In Search of a Sense of Place
Washington
October 15, 2006
PBS started re-showing Eyes on the Prize a few weeks ago. I missed it when the program was first shown in the mid-eighties and then again in the ninties. Must have been when I did not have a television. Looking now in 2006 at this documentary of events from forty and fifty years ago, it is obvious that many things have changed. Security officers for the great 1963 march on Washington carried cutting edge technology to communicate with each other: walkie-talkies. The things looked like enormous toys that probably didn’t even work. People smoked cigarettes everywhere, indoors, outdoors, at lunch counters, in jail. Automobiles were fenderous behemoths.
In addition to archival footage, there are interviews with former activists, quite young during the sixties, middle-aged then and perhaps dead now, for all I know: Andrew Young and several very articulate and occasionally very funny young guys. Also some touching clips from two Black women who were little girls at the time. But the people who made the greatest impression on me were the white racists speaking from old black and white footage: George Wallace, Bull Connor and a couple of others. Their defiance, their seething resentment, their characterization of civil rights activists as “outside agitators, inspired by foreign ideologies, un-American, haters of America, ungrateful, etc.” all seemed so dated, yet weirdly contemporary.
It seemed that I had heard this rhetoric before, more recently. How could this be? How could this hateful rhetoric from forty or fifty tears ago seem so contemporary?
Then I had it: George Wallace and Ross Barnet have simply died and been reincarnated as Rush Limbaugh, Bill O’Reilly and, even more weirdly, Ann Coulter. They have their own television network and book deals.

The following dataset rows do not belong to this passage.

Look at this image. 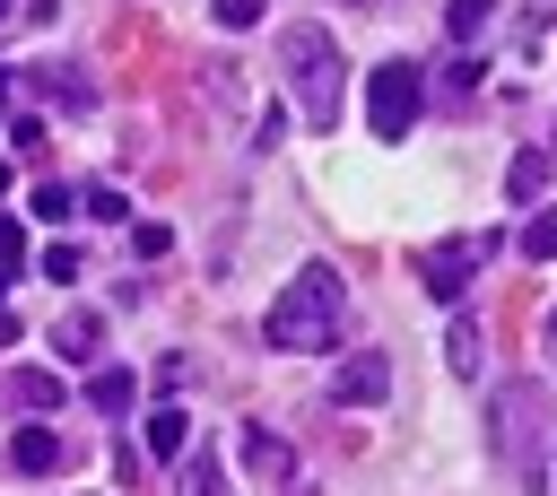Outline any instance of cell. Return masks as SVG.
Returning <instances> with one entry per match:
<instances>
[{"label":"cell","instance_id":"cell-12","mask_svg":"<svg viewBox=\"0 0 557 496\" xmlns=\"http://www.w3.org/2000/svg\"><path fill=\"white\" fill-rule=\"evenodd\" d=\"M131 392H139V383H131V365H96V374H87V409H104V418H122V409H131Z\"/></svg>","mask_w":557,"mask_h":496},{"label":"cell","instance_id":"cell-13","mask_svg":"<svg viewBox=\"0 0 557 496\" xmlns=\"http://www.w3.org/2000/svg\"><path fill=\"white\" fill-rule=\"evenodd\" d=\"M9 400H17V409H52V400H61V374H52V365H17V374H9Z\"/></svg>","mask_w":557,"mask_h":496},{"label":"cell","instance_id":"cell-26","mask_svg":"<svg viewBox=\"0 0 557 496\" xmlns=\"http://www.w3.org/2000/svg\"><path fill=\"white\" fill-rule=\"evenodd\" d=\"M470 87H479V61H470V52H461V61H453V70H444V96H470Z\"/></svg>","mask_w":557,"mask_h":496},{"label":"cell","instance_id":"cell-28","mask_svg":"<svg viewBox=\"0 0 557 496\" xmlns=\"http://www.w3.org/2000/svg\"><path fill=\"white\" fill-rule=\"evenodd\" d=\"M0 122H9V78H0Z\"/></svg>","mask_w":557,"mask_h":496},{"label":"cell","instance_id":"cell-5","mask_svg":"<svg viewBox=\"0 0 557 496\" xmlns=\"http://www.w3.org/2000/svg\"><path fill=\"white\" fill-rule=\"evenodd\" d=\"M487 252H496V235H487V226H479V235H444V244H426V252H418V287H426L435 305H461Z\"/></svg>","mask_w":557,"mask_h":496},{"label":"cell","instance_id":"cell-17","mask_svg":"<svg viewBox=\"0 0 557 496\" xmlns=\"http://www.w3.org/2000/svg\"><path fill=\"white\" fill-rule=\"evenodd\" d=\"M183 496H226V470L209 452H183Z\"/></svg>","mask_w":557,"mask_h":496},{"label":"cell","instance_id":"cell-9","mask_svg":"<svg viewBox=\"0 0 557 496\" xmlns=\"http://www.w3.org/2000/svg\"><path fill=\"white\" fill-rule=\"evenodd\" d=\"M244 470H252L261 487H278V479L296 470V452H287V444H278L270 426H244Z\"/></svg>","mask_w":557,"mask_h":496},{"label":"cell","instance_id":"cell-16","mask_svg":"<svg viewBox=\"0 0 557 496\" xmlns=\"http://www.w3.org/2000/svg\"><path fill=\"white\" fill-rule=\"evenodd\" d=\"M487 17H496V0H453V17H444V26H453V44H479V35H487Z\"/></svg>","mask_w":557,"mask_h":496},{"label":"cell","instance_id":"cell-1","mask_svg":"<svg viewBox=\"0 0 557 496\" xmlns=\"http://www.w3.org/2000/svg\"><path fill=\"white\" fill-rule=\"evenodd\" d=\"M339 322H348V287H339V270L331 261H305L296 278H287V296L270 305V348H287V357H322V348H339Z\"/></svg>","mask_w":557,"mask_h":496},{"label":"cell","instance_id":"cell-10","mask_svg":"<svg viewBox=\"0 0 557 496\" xmlns=\"http://www.w3.org/2000/svg\"><path fill=\"white\" fill-rule=\"evenodd\" d=\"M444 357H453V374H461V383H479V374H487V365H479V357H487V339H479V322H470V313H453Z\"/></svg>","mask_w":557,"mask_h":496},{"label":"cell","instance_id":"cell-25","mask_svg":"<svg viewBox=\"0 0 557 496\" xmlns=\"http://www.w3.org/2000/svg\"><path fill=\"white\" fill-rule=\"evenodd\" d=\"M183 383H191V357H183V348H174V357H157V392H183Z\"/></svg>","mask_w":557,"mask_h":496},{"label":"cell","instance_id":"cell-27","mask_svg":"<svg viewBox=\"0 0 557 496\" xmlns=\"http://www.w3.org/2000/svg\"><path fill=\"white\" fill-rule=\"evenodd\" d=\"M9 339H17V313H9V305H0V348H9Z\"/></svg>","mask_w":557,"mask_h":496},{"label":"cell","instance_id":"cell-8","mask_svg":"<svg viewBox=\"0 0 557 496\" xmlns=\"http://www.w3.org/2000/svg\"><path fill=\"white\" fill-rule=\"evenodd\" d=\"M139 444H148V461H183V452H191V418H183L174 400H157L148 426H139Z\"/></svg>","mask_w":557,"mask_h":496},{"label":"cell","instance_id":"cell-29","mask_svg":"<svg viewBox=\"0 0 557 496\" xmlns=\"http://www.w3.org/2000/svg\"><path fill=\"white\" fill-rule=\"evenodd\" d=\"M0 191H9V157H0Z\"/></svg>","mask_w":557,"mask_h":496},{"label":"cell","instance_id":"cell-24","mask_svg":"<svg viewBox=\"0 0 557 496\" xmlns=\"http://www.w3.org/2000/svg\"><path fill=\"white\" fill-rule=\"evenodd\" d=\"M165 244H174V235H165V226H148V218H139V226H131V252H139V261H157V252H165Z\"/></svg>","mask_w":557,"mask_h":496},{"label":"cell","instance_id":"cell-32","mask_svg":"<svg viewBox=\"0 0 557 496\" xmlns=\"http://www.w3.org/2000/svg\"><path fill=\"white\" fill-rule=\"evenodd\" d=\"M0 17H9V0H0Z\"/></svg>","mask_w":557,"mask_h":496},{"label":"cell","instance_id":"cell-11","mask_svg":"<svg viewBox=\"0 0 557 496\" xmlns=\"http://www.w3.org/2000/svg\"><path fill=\"white\" fill-rule=\"evenodd\" d=\"M52 348H61V365H70V357H96V348H104V322H96V313H61V322H52Z\"/></svg>","mask_w":557,"mask_h":496},{"label":"cell","instance_id":"cell-6","mask_svg":"<svg viewBox=\"0 0 557 496\" xmlns=\"http://www.w3.org/2000/svg\"><path fill=\"white\" fill-rule=\"evenodd\" d=\"M383 392H392V357H383V348H357V357L331 374V400H339V409H374Z\"/></svg>","mask_w":557,"mask_h":496},{"label":"cell","instance_id":"cell-7","mask_svg":"<svg viewBox=\"0 0 557 496\" xmlns=\"http://www.w3.org/2000/svg\"><path fill=\"white\" fill-rule=\"evenodd\" d=\"M61 452H70V444H61V435H52L44 418L9 435V470H17V479H52V470H61Z\"/></svg>","mask_w":557,"mask_h":496},{"label":"cell","instance_id":"cell-4","mask_svg":"<svg viewBox=\"0 0 557 496\" xmlns=\"http://www.w3.org/2000/svg\"><path fill=\"white\" fill-rule=\"evenodd\" d=\"M418 104H426V78H418V61H383V70L366 78V131H374V139H409Z\"/></svg>","mask_w":557,"mask_h":496},{"label":"cell","instance_id":"cell-22","mask_svg":"<svg viewBox=\"0 0 557 496\" xmlns=\"http://www.w3.org/2000/svg\"><path fill=\"white\" fill-rule=\"evenodd\" d=\"M0 270H9V278H17V270H26V226H17V218H9V209H0Z\"/></svg>","mask_w":557,"mask_h":496},{"label":"cell","instance_id":"cell-23","mask_svg":"<svg viewBox=\"0 0 557 496\" xmlns=\"http://www.w3.org/2000/svg\"><path fill=\"white\" fill-rule=\"evenodd\" d=\"M70 209H78L70 183H44V191H35V218H70Z\"/></svg>","mask_w":557,"mask_h":496},{"label":"cell","instance_id":"cell-31","mask_svg":"<svg viewBox=\"0 0 557 496\" xmlns=\"http://www.w3.org/2000/svg\"><path fill=\"white\" fill-rule=\"evenodd\" d=\"M0 296H9V270H0Z\"/></svg>","mask_w":557,"mask_h":496},{"label":"cell","instance_id":"cell-21","mask_svg":"<svg viewBox=\"0 0 557 496\" xmlns=\"http://www.w3.org/2000/svg\"><path fill=\"white\" fill-rule=\"evenodd\" d=\"M209 17H218L226 35H244V26H261V0H209Z\"/></svg>","mask_w":557,"mask_h":496},{"label":"cell","instance_id":"cell-14","mask_svg":"<svg viewBox=\"0 0 557 496\" xmlns=\"http://www.w3.org/2000/svg\"><path fill=\"white\" fill-rule=\"evenodd\" d=\"M505 191H513V200H540V191H548V157H540V148H522V157L505 165Z\"/></svg>","mask_w":557,"mask_h":496},{"label":"cell","instance_id":"cell-3","mask_svg":"<svg viewBox=\"0 0 557 496\" xmlns=\"http://www.w3.org/2000/svg\"><path fill=\"white\" fill-rule=\"evenodd\" d=\"M487 435H496V452L522 461V479L540 487V461H531V444L548 435V400H540V383H496V400H487Z\"/></svg>","mask_w":557,"mask_h":496},{"label":"cell","instance_id":"cell-30","mask_svg":"<svg viewBox=\"0 0 557 496\" xmlns=\"http://www.w3.org/2000/svg\"><path fill=\"white\" fill-rule=\"evenodd\" d=\"M548 348H557V313H548Z\"/></svg>","mask_w":557,"mask_h":496},{"label":"cell","instance_id":"cell-18","mask_svg":"<svg viewBox=\"0 0 557 496\" xmlns=\"http://www.w3.org/2000/svg\"><path fill=\"white\" fill-rule=\"evenodd\" d=\"M78 209H87V218H104V226H122V218H131V200H122L113 183H96V191H78Z\"/></svg>","mask_w":557,"mask_h":496},{"label":"cell","instance_id":"cell-20","mask_svg":"<svg viewBox=\"0 0 557 496\" xmlns=\"http://www.w3.org/2000/svg\"><path fill=\"white\" fill-rule=\"evenodd\" d=\"M522 252H531V261H557V209H540V218L522 226Z\"/></svg>","mask_w":557,"mask_h":496},{"label":"cell","instance_id":"cell-19","mask_svg":"<svg viewBox=\"0 0 557 496\" xmlns=\"http://www.w3.org/2000/svg\"><path fill=\"white\" fill-rule=\"evenodd\" d=\"M78 270H87L78 244H44V278H52V287H78Z\"/></svg>","mask_w":557,"mask_h":496},{"label":"cell","instance_id":"cell-2","mask_svg":"<svg viewBox=\"0 0 557 496\" xmlns=\"http://www.w3.org/2000/svg\"><path fill=\"white\" fill-rule=\"evenodd\" d=\"M278 61H287V87H296V122H305V131H331V122H339V87H348L331 35H322V26H287V35H278Z\"/></svg>","mask_w":557,"mask_h":496},{"label":"cell","instance_id":"cell-15","mask_svg":"<svg viewBox=\"0 0 557 496\" xmlns=\"http://www.w3.org/2000/svg\"><path fill=\"white\" fill-rule=\"evenodd\" d=\"M44 96H52V104H70V113H87V104H96V87H87L78 70H44Z\"/></svg>","mask_w":557,"mask_h":496}]
</instances>
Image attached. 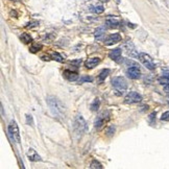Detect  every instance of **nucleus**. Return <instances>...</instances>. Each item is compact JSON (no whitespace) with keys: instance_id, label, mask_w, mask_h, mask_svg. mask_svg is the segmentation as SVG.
<instances>
[{"instance_id":"1","label":"nucleus","mask_w":169,"mask_h":169,"mask_svg":"<svg viewBox=\"0 0 169 169\" xmlns=\"http://www.w3.org/2000/svg\"><path fill=\"white\" fill-rule=\"evenodd\" d=\"M46 101H47V104L49 106V109H50L52 114L57 117H64L65 109H64L63 103L61 102L57 98L53 97V96H49Z\"/></svg>"},{"instance_id":"2","label":"nucleus","mask_w":169,"mask_h":169,"mask_svg":"<svg viewBox=\"0 0 169 169\" xmlns=\"http://www.w3.org/2000/svg\"><path fill=\"white\" fill-rule=\"evenodd\" d=\"M9 135L11 138V140L16 142V143H20L21 141V137H20V132H19V127H18V124L16 123V121L11 120L9 124Z\"/></svg>"},{"instance_id":"3","label":"nucleus","mask_w":169,"mask_h":169,"mask_svg":"<svg viewBox=\"0 0 169 169\" xmlns=\"http://www.w3.org/2000/svg\"><path fill=\"white\" fill-rule=\"evenodd\" d=\"M112 85L116 91L119 93H124L127 89V83H126L125 78L121 77V76H116L112 79Z\"/></svg>"},{"instance_id":"4","label":"nucleus","mask_w":169,"mask_h":169,"mask_svg":"<svg viewBox=\"0 0 169 169\" xmlns=\"http://www.w3.org/2000/svg\"><path fill=\"white\" fill-rule=\"evenodd\" d=\"M74 129L76 132L78 133H85L87 132L88 129V126H87V122L85 121V119L83 118L81 115H76L74 118Z\"/></svg>"},{"instance_id":"5","label":"nucleus","mask_w":169,"mask_h":169,"mask_svg":"<svg viewBox=\"0 0 169 169\" xmlns=\"http://www.w3.org/2000/svg\"><path fill=\"white\" fill-rule=\"evenodd\" d=\"M109 119H110V112L109 111H103L102 113H100L97 116V118H96V120L94 122V126L97 129H100L106 124V122L109 121Z\"/></svg>"},{"instance_id":"6","label":"nucleus","mask_w":169,"mask_h":169,"mask_svg":"<svg viewBox=\"0 0 169 169\" xmlns=\"http://www.w3.org/2000/svg\"><path fill=\"white\" fill-rule=\"evenodd\" d=\"M139 60L141 61V63L143 64L144 66L146 67L149 70H155L156 69V64L154 63V61L146 53H140L139 55Z\"/></svg>"},{"instance_id":"7","label":"nucleus","mask_w":169,"mask_h":169,"mask_svg":"<svg viewBox=\"0 0 169 169\" xmlns=\"http://www.w3.org/2000/svg\"><path fill=\"white\" fill-rule=\"evenodd\" d=\"M141 100H142V96L139 93H137V92H129V94L125 96V98H124V102L129 103V104L140 102Z\"/></svg>"},{"instance_id":"8","label":"nucleus","mask_w":169,"mask_h":169,"mask_svg":"<svg viewBox=\"0 0 169 169\" xmlns=\"http://www.w3.org/2000/svg\"><path fill=\"white\" fill-rule=\"evenodd\" d=\"M121 41V36L119 34H112L108 36V37L104 39V44L106 46H111L114 45V44L118 43Z\"/></svg>"},{"instance_id":"9","label":"nucleus","mask_w":169,"mask_h":169,"mask_svg":"<svg viewBox=\"0 0 169 169\" xmlns=\"http://www.w3.org/2000/svg\"><path fill=\"white\" fill-rule=\"evenodd\" d=\"M126 74H127V76H129L131 79H138V78H140V76H141V72H140L139 67L133 66L127 69Z\"/></svg>"},{"instance_id":"10","label":"nucleus","mask_w":169,"mask_h":169,"mask_svg":"<svg viewBox=\"0 0 169 169\" xmlns=\"http://www.w3.org/2000/svg\"><path fill=\"white\" fill-rule=\"evenodd\" d=\"M100 63V59L99 57H90L86 61L85 66L87 69H93L94 67H96L98 64Z\"/></svg>"},{"instance_id":"11","label":"nucleus","mask_w":169,"mask_h":169,"mask_svg":"<svg viewBox=\"0 0 169 169\" xmlns=\"http://www.w3.org/2000/svg\"><path fill=\"white\" fill-rule=\"evenodd\" d=\"M27 157H28L29 161H32V162H38V161H41V157L39 156V154H38L34 148H29V150L27 151Z\"/></svg>"},{"instance_id":"12","label":"nucleus","mask_w":169,"mask_h":169,"mask_svg":"<svg viewBox=\"0 0 169 169\" xmlns=\"http://www.w3.org/2000/svg\"><path fill=\"white\" fill-rule=\"evenodd\" d=\"M64 75H65V77H66L68 80H70V81L77 80V78H78L77 73H76V72H73V71H70V70H65V71H64Z\"/></svg>"},{"instance_id":"13","label":"nucleus","mask_w":169,"mask_h":169,"mask_svg":"<svg viewBox=\"0 0 169 169\" xmlns=\"http://www.w3.org/2000/svg\"><path fill=\"white\" fill-rule=\"evenodd\" d=\"M121 52H122L121 51V48H115L109 53V57L114 61H117L121 57Z\"/></svg>"},{"instance_id":"14","label":"nucleus","mask_w":169,"mask_h":169,"mask_svg":"<svg viewBox=\"0 0 169 169\" xmlns=\"http://www.w3.org/2000/svg\"><path fill=\"white\" fill-rule=\"evenodd\" d=\"M106 24L109 26V27H111V28H116V27H118V25L120 24V21L118 20V19H116V18H109V19L106 21Z\"/></svg>"},{"instance_id":"15","label":"nucleus","mask_w":169,"mask_h":169,"mask_svg":"<svg viewBox=\"0 0 169 169\" xmlns=\"http://www.w3.org/2000/svg\"><path fill=\"white\" fill-rule=\"evenodd\" d=\"M109 73H110L109 69H103L102 71L99 73V75H98V80H99V83H102L103 80L106 78V76L109 75Z\"/></svg>"},{"instance_id":"16","label":"nucleus","mask_w":169,"mask_h":169,"mask_svg":"<svg viewBox=\"0 0 169 169\" xmlns=\"http://www.w3.org/2000/svg\"><path fill=\"white\" fill-rule=\"evenodd\" d=\"M21 40L23 41V43L25 44H28L32 42V37H30V34H28L27 32H24V34H21Z\"/></svg>"},{"instance_id":"17","label":"nucleus","mask_w":169,"mask_h":169,"mask_svg":"<svg viewBox=\"0 0 169 169\" xmlns=\"http://www.w3.org/2000/svg\"><path fill=\"white\" fill-rule=\"evenodd\" d=\"M91 11L94 13V14H101V13H103V11H104V7H103L102 5H95L93 6L91 9Z\"/></svg>"},{"instance_id":"18","label":"nucleus","mask_w":169,"mask_h":169,"mask_svg":"<svg viewBox=\"0 0 169 169\" xmlns=\"http://www.w3.org/2000/svg\"><path fill=\"white\" fill-rule=\"evenodd\" d=\"M98 108H99V99H94V101L91 103V106H90V109H91V111H93V112H96L98 110Z\"/></svg>"},{"instance_id":"19","label":"nucleus","mask_w":169,"mask_h":169,"mask_svg":"<svg viewBox=\"0 0 169 169\" xmlns=\"http://www.w3.org/2000/svg\"><path fill=\"white\" fill-rule=\"evenodd\" d=\"M50 57H51V60L57 61V62H61V63L64 62V57H62L60 53H57V52H53V53L50 55Z\"/></svg>"},{"instance_id":"20","label":"nucleus","mask_w":169,"mask_h":169,"mask_svg":"<svg viewBox=\"0 0 169 169\" xmlns=\"http://www.w3.org/2000/svg\"><path fill=\"white\" fill-rule=\"evenodd\" d=\"M90 168L92 169H102V165H101L99 162H97L96 160H93L91 162V164H90Z\"/></svg>"},{"instance_id":"21","label":"nucleus","mask_w":169,"mask_h":169,"mask_svg":"<svg viewBox=\"0 0 169 169\" xmlns=\"http://www.w3.org/2000/svg\"><path fill=\"white\" fill-rule=\"evenodd\" d=\"M41 49H42V45H39V44H34L32 46H30L29 51L32 52V53H37L38 51H40Z\"/></svg>"},{"instance_id":"22","label":"nucleus","mask_w":169,"mask_h":169,"mask_svg":"<svg viewBox=\"0 0 169 169\" xmlns=\"http://www.w3.org/2000/svg\"><path fill=\"white\" fill-rule=\"evenodd\" d=\"M103 34H104V28L103 27H99L95 30V38H97V39H101L103 37Z\"/></svg>"},{"instance_id":"23","label":"nucleus","mask_w":169,"mask_h":169,"mask_svg":"<svg viewBox=\"0 0 169 169\" xmlns=\"http://www.w3.org/2000/svg\"><path fill=\"white\" fill-rule=\"evenodd\" d=\"M159 83H161V85H163V86H166V85H169V77H167V76H162V77L159 78Z\"/></svg>"},{"instance_id":"24","label":"nucleus","mask_w":169,"mask_h":169,"mask_svg":"<svg viewBox=\"0 0 169 169\" xmlns=\"http://www.w3.org/2000/svg\"><path fill=\"white\" fill-rule=\"evenodd\" d=\"M106 134L108 136H113L114 135V133H115V127L114 126H109V127H108V129H106Z\"/></svg>"},{"instance_id":"25","label":"nucleus","mask_w":169,"mask_h":169,"mask_svg":"<svg viewBox=\"0 0 169 169\" xmlns=\"http://www.w3.org/2000/svg\"><path fill=\"white\" fill-rule=\"evenodd\" d=\"M155 119H156V112H154V113H151V114L149 115V117H148L149 123H150V124L155 123Z\"/></svg>"},{"instance_id":"26","label":"nucleus","mask_w":169,"mask_h":169,"mask_svg":"<svg viewBox=\"0 0 169 169\" xmlns=\"http://www.w3.org/2000/svg\"><path fill=\"white\" fill-rule=\"evenodd\" d=\"M39 25V22H37V21H34V22H29L27 23L25 25L26 28H32V27H34V26H38Z\"/></svg>"},{"instance_id":"27","label":"nucleus","mask_w":169,"mask_h":169,"mask_svg":"<svg viewBox=\"0 0 169 169\" xmlns=\"http://www.w3.org/2000/svg\"><path fill=\"white\" fill-rule=\"evenodd\" d=\"M161 120L162 121H169V111L168 112L163 113L162 117H161Z\"/></svg>"},{"instance_id":"28","label":"nucleus","mask_w":169,"mask_h":169,"mask_svg":"<svg viewBox=\"0 0 169 169\" xmlns=\"http://www.w3.org/2000/svg\"><path fill=\"white\" fill-rule=\"evenodd\" d=\"M92 77H90V76H83V77L79 78V81L80 83H85V81H92Z\"/></svg>"},{"instance_id":"29","label":"nucleus","mask_w":169,"mask_h":169,"mask_svg":"<svg viewBox=\"0 0 169 169\" xmlns=\"http://www.w3.org/2000/svg\"><path fill=\"white\" fill-rule=\"evenodd\" d=\"M69 63L72 64V65H74V66H76V67H78L80 64H81V60H72V61H70Z\"/></svg>"},{"instance_id":"30","label":"nucleus","mask_w":169,"mask_h":169,"mask_svg":"<svg viewBox=\"0 0 169 169\" xmlns=\"http://www.w3.org/2000/svg\"><path fill=\"white\" fill-rule=\"evenodd\" d=\"M26 121H27V123H28L29 125H32V124H34V122H32V117L30 115H26Z\"/></svg>"},{"instance_id":"31","label":"nucleus","mask_w":169,"mask_h":169,"mask_svg":"<svg viewBox=\"0 0 169 169\" xmlns=\"http://www.w3.org/2000/svg\"><path fill=\"white\" fill-rule=\"evenodd\" d=\"M164 91L166 92V93H169V85H166V86H164Z\"/></svg>"},{"instance_id":"32","label":"nucleus","mask_w":169,"mask_h":169,"mask_svg":"<svg viewBox=\"0 0 169 169\" xmlns=\"http://www.w3.org/2000/svg\"><path fill=\"white\" fill-rule=\"evenodd\" d=\"M163 75H164V76H167V77H169V71H168V70H164Z\"/></svg>"},{"instance_id":"33","label":"nucleus","mask_w":169,"mask_h":169,"mask_svg":"<svg viewBox=\"0 0 169 169\" xmlns=\"http://www.w3.org/2000/svg\"><path fill=\"white\" fill-rule=\"evenodd\" d=\"M129 27H132V28H135L136 25H132V23H129Z\"/></svg>"}]
</instances>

The quotations of the week come from the Sunday New York Times. A first section story featured a race between incumbent Republican Curt Weldon and Democrat Joe Sestak in suburban Philadelphia. Ann St. Clair, who is heading up Republicans for Sestak, is quoted as saying “that she and her husband grew disenchanted with their party when they lived abroad in the last several years and watched the nation’s reputation deteriorate.” “I came home and felt like I didn’t recognize my party,” she said.
In the book review section, Henry Kissinger reviewed a biography of Dean Acheson, concluding with a quotation that could well be an open memo to this Republican Party:
“Americans must limit themselves to ‘limited objectives’ and work in congress with others, for an essential part of American power is the ‘ability to evoke support from others – an ability quite as important as the capacity to compel.’”
Meanwhile, fall comes late in Washington. I remember peak color in Vermont and New Hampshire coming in the first or second week of October. Here the leaves have just started to turn. After several muggy, rainy days, a front finally moved through this morning. It will get down to around forty tonight and the lights of the city beneath my windows will twinkle in the cool, clear air. I live on the top floor of my building, which sits just off of Saint Alban’s Hill, the highest point of land in the city at 400 feet or so. The only building higher than mine is the National Cathedral. I look across at its spires as I write. Right now, at 6 o’clock Friday afternoon, the clouds move along quite quickly and I feel as if I am their companion in the darkening blue sky.
Planes taking off from National Airport emerge from behind the front towers of the cathedral and head west towards the setting sun. Downhill and east of the cathedral, the marble and limestone government buildings glow white, then pink, then gray as the speeding clouds block and then reveal the light from the sun. The trees that form a canopy above Cleveland Park are still green with just a suggestion of the color to come.